Ах, как передать это сладостное ощущение опьяняющей надежды, этот радостный молодой озноб, этот волнующий позыв к движению, эту глубину дыхания, это внутреннее нетерпение рук и ног.
Мы скоро узнали, что стреляет из Гатчины тяжелая артиллерия красных (слухи не соврали, ее все-таки привезли из Петербурга). Говорили, что установлены были орудия частью около обелиска, воздвигнутого Павлом I и названного им «коннетаблем[12]», частью на прежнем авиационном поле. Они бухали без передышки. Но белые молчали.
Кажется, достаточно было поводов для домашней тревоги. Но — диковинная вещь уверенность или вера, или жажда веры! Это чувство идет не от уст к устам, не по линии, даже не по плоскости. Оно передается в трех измерениях, а почем знать, может быть, и в четырех. Мне никогда не забыть этих часов беспечного доверия в жизни и ощущения на себе спокойной благосклонности синего неба.
Или мы все уже так отчаянно загрязли в поганом погребе, где нет света и ползают мокрицы, что обрадовались допьяна тоненькому золотому лучику, просочившемуся сквозь муравьиную скважину?
Я не знал, куда девать время, так нестерпимо медленно тянувшееся.
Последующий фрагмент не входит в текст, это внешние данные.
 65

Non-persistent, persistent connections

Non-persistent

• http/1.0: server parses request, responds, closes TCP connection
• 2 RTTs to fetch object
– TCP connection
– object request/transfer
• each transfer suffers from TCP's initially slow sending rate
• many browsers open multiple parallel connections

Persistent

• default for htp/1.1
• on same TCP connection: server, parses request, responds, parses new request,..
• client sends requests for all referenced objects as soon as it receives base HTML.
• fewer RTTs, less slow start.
Я придумал сам для себя, что очень теперь необходимо вырывать из грядок оставшуюся морковь. Это было весело. Корни разрослись и крепко сидели в сухой земле. Уцепишься пальцами за головку и тянешь: нет сил. А как бахнет близкий пушечный выстрел и звякнут стекла, то поневоле крякнешь и мигом вытащишь из гряды крупную толстую красную морковину. Точно под музыку.
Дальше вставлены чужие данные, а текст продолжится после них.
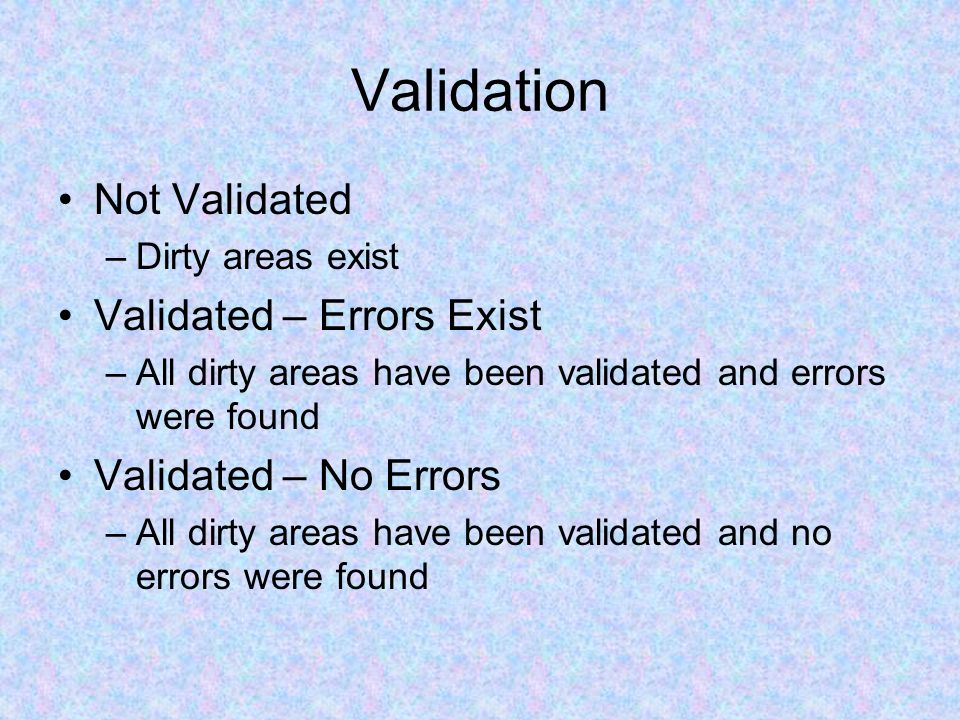 Validation

• Not Validated
  – Dirty areas exist
• Validated – Errors Exist
  – All dirty areas have been validated and errors were found
• Validated – No Errors
  – All dirty areas have been validated and no errors were found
Не сиделось десятилетней дочери. Она, зараженная невольно общим сжатым волнением и возбужденная красивыми звуками пушек, с упоением помогала мне, бегая с игрушечным ведром из огорода на чердак и обратно. Время от времени она попадала в руки матери, и та, поймав ее за платье, тащила в дом, где уже успела забаррикадировать окна тюфяками, коврами и подушками. Но девочка, при первой возможности, улизывала опять ко мне. И так они играли до самого вечера.
Куда била Красная Армия — я не мог сообразить: я не слышал ни полета снарядов, ни их разрывов. Только на другой день мне сказали, что она обстреливала не Варшавскую, а Балтийскую дорогу. Вкось от меня.
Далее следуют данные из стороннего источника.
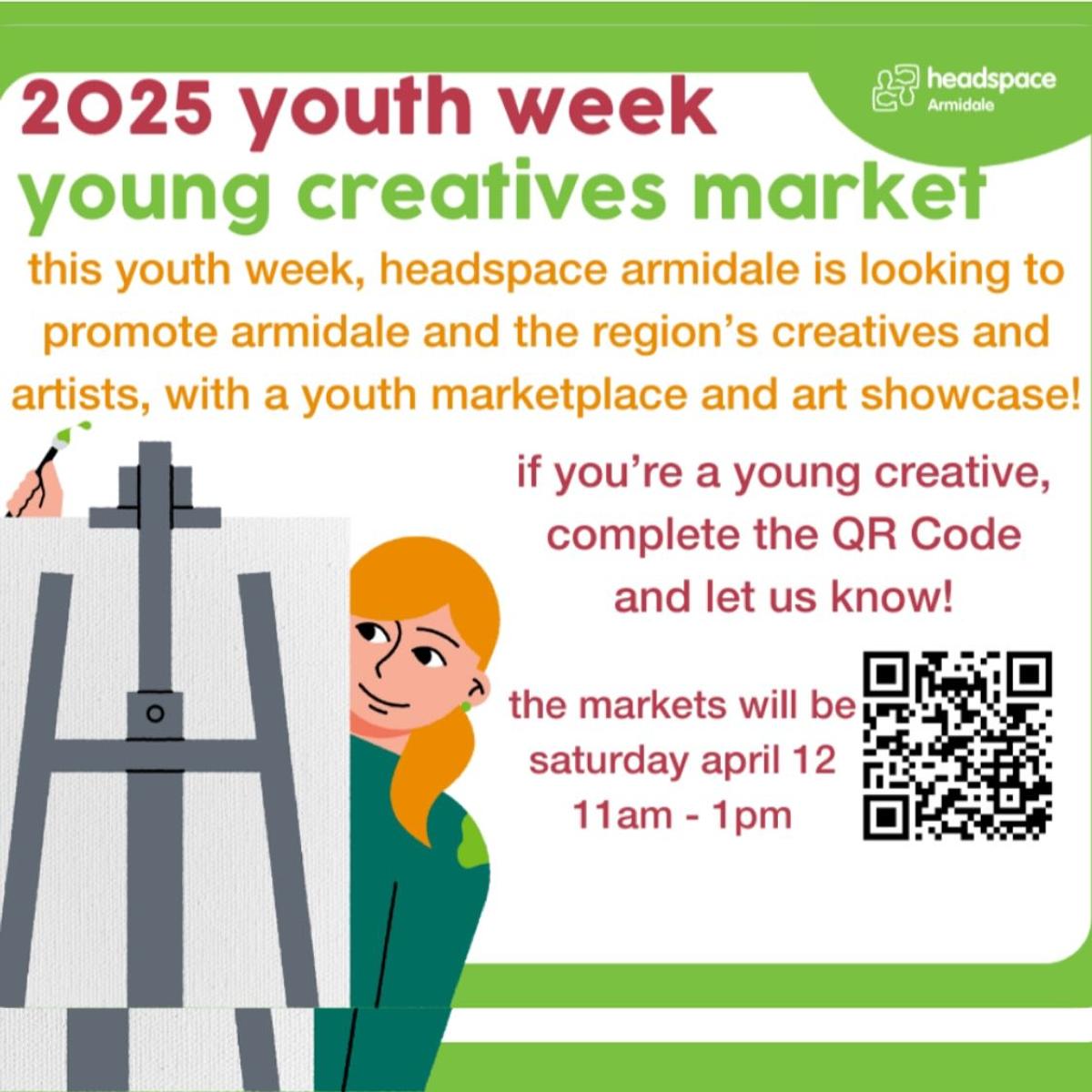 headspace
Armidale

2025 youth week
young creatives market

this youth week, headspace armidale is looking to promote armidale and the region's creatives and artists, with a youth marketplace and art showcase!

if you're a young creative, complete the QR Code and let us know!

the markets will be saturday april 12 11am - 1pm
Белые молчали, потому что не хотели обнаружить себя. Их разведка выяснила, что путь на Гатчину заслонен слабо. И надо еще сказать, что Северо-Западная Армия предпочитала опасные ночные операции дневным. Она выжидала сумерек.
И вот незаметно погустел воздух, потемнело небо. На западе протянулась узенькая семговая полоска зари.
Глаз перестал различать цвет моркови от цвета земли.
Усталые пушки замолкли.
Наступила грустная, тревожная тишина.
Мы сидели в столовой при свете стеаринового огарка — спать было еще рано — и рассматривали от нечего делать рисунки в словаре Брокгауза и Ефрона.
Дочка первая увидела в черном окне зарево пожара. Мы раздвинули занавески и угадали без ошибки, что горит здешний совдеп, большое, старое, прекрасное здание с колоннами, над которым много лет раньше развевался штандарт, и где жили из года в год потомственно командиры синих кирасир[13].
Дом горел очень ярко. Огненно золотыми тающими хлопьями летали вокруг горящие бумажки.
Мы поняли, что комиссары и коммунисты и все красные покинули Гатчину.
Девочка расплакалась: не выдержали нервы, взбудораженные необычайным днем и никогда не виданным жутким зрелищем ночного пожара. Она все уверяла нас, что сгорит весь дом, и вся Гатчина, и мы с нею.
Насилу ее уложили спать, и долго еще она во сне горько всхлипывала, точно жаловалась невидимому для нас кому-то очень взрослому.